From the Dot Com Bubble to the Tech Boom

Is this tech boom another bubble? The similarities are easy to spot. Snapchat recently obtained a $19 billion private valuation, and as of right now the company has no established revenue streams. Examples like this can be perceived as clear signs that valuations are once again spiraling out of control in the tech industry. Moreover, according to data from the National Venture Capital Association and PricewaterhouseCoopers, venture capitalists pumped $48.3 billion into 4,356 deals last year (the most since 2000), while venture financings of more than $500 million hit a six-year high last year.
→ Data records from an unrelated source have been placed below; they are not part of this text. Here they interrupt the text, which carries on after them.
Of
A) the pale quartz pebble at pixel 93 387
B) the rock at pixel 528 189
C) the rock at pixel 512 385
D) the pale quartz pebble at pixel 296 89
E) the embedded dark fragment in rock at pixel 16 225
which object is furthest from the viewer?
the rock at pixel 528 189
Similarly, this April, the Nasdaq soared past the 5,048.62 points record set during the dotcom bubble for the first time.


Big names in the VC industry, including Andreessen Horowitz cofounder Marc Andreessen and Sequoia Capital chairman Sir Michael Moritz have openly expressed their concerns about the bubble they believe is forming.  Another familiar name, Mavericks’ owner Mark Cuban, claims that this bubble is actually worse than the one that took place in 2000, mainly as a result of the transition of general public investments from public to private ventures, which he believes has eliminated the liquidity of those investments.

But perhaps things are not as bad as Mr. Cuban would like us to believe. Given the resemblance with the dotcom bubble, one has to wonder whether we actually learned the lesson or if we are about to fall into the same hole for the second time. While there is not a definite answer to this question, one thing is clear: things have changed. It has been 15 years since the dotcom bubble burst, and it has taken a long time for the venture capital industry to recover. The data show that both the industry and entrepreneurs have modified their approach by focusing on proven profitability and waiting longer before going public.

The public market is highly volatile and often irrational. For companies with a shaky business model and uncertain future revenue this might be beneficial in the short run, as unsubstantiated “hype” and excitement about potential growth might allow them to attract large amounts of equity.  However, the 2000 crash that resulted in a total loss of $5 trillion made it clear that this is also the perfect recipe for disaster, because as soon as doubts arise things can get very ugly very fast (the Nasdaq dropped 78% from March 2000 to October 2002). The disappointing aftermath of Facebook’s IPO (the stock fell 50% over the first six months) convinced entrepreneurs that it is not a good idea to take a company public before its business model and profitability have been proven to be sound, even for firms with high chances of profitability in the future.

As a consequence, startups are opting to stay private for significantly longer, with average years to IPO increasing from 3.1 to 7.4 and average revenue at the time of IPO going from $35 million to $102 million over the last 15 years (Suster). Patience has indeed proven to be beneficial for up-and-coming tech companies. Today, firms are more seasoned by the time they go public, and a remarkable result of this approach has been a significant increase in the share of profitable technology companies in the market (from barely over 50% in 2000 to 90% in 2014) (Richardson). Entrepreneurs have learned the hard way that Wall Street analyzes firms very differently from private valuation experts, with the former being sharply focused on short-term profits and revenue, while the latter places more emphasis on long-term growth and market potential. Growing startups would much rather avoid Wall Street’s impatience and the scrutiny associated with having publicly traded stock.


This begs the question: what has changed in order to allow the race to success to change from a sprint to a marathon? The answer is the venture capital industry, which has  provided the money companies need to remain private. The consequence has been average late-stage funding skyrocketing to levels only seen during the dotcom era.  While some see this as clear sign of a bubble forming for its resemblance with the late 1990s trends, most experts would agree that late-stage funding is simply replacing IPOs for fundraising in companies over the extra time they stay private. This opportunity to capture extra value in the private markets has led some hedge funds and other major non-private-market investors to become late-stage VCs. Even J.P. Morgan has jumped on board by developing debt products for high-flying startups that do not think they are ready for IPOs.  The reason is that many investors lack the skills, the time or the experience to make great, patient, long-term, private-market investments and established late-stage companies (that in the past would have certainly gone public) are simply much safer bets. As a result, 66 percent of venture capital funds are now concentrated in late-stage investment.



A perhaps more legitimate concern arises from the fact that private valuations have been soaring out of control, with the combined valuations of the Top 30 US startups ballooning from $78.8 billion in March 2014 to $181.2 billion a year later. Although in theory they are meant to be based on revenue and EBITDA multiples, valuation of startups are often not based on fundamentals. According to Randy Komisar, a partner at venture firm Kleiner Perkins Caufield & Byers: “these big numbers almost don’t matter… [they] are sort of made-up. For the most mature startups, investors agree to grant higher valuations, which help the companies with recruitment and building credibility, in exchange for guarantees that they’ll get their money back first if the company goes public or sells.” Public valuations on the other hand has shown very positive improvement since the dotcom days, with average price to earnings ratio in the market going from roughly 200 down to about 23.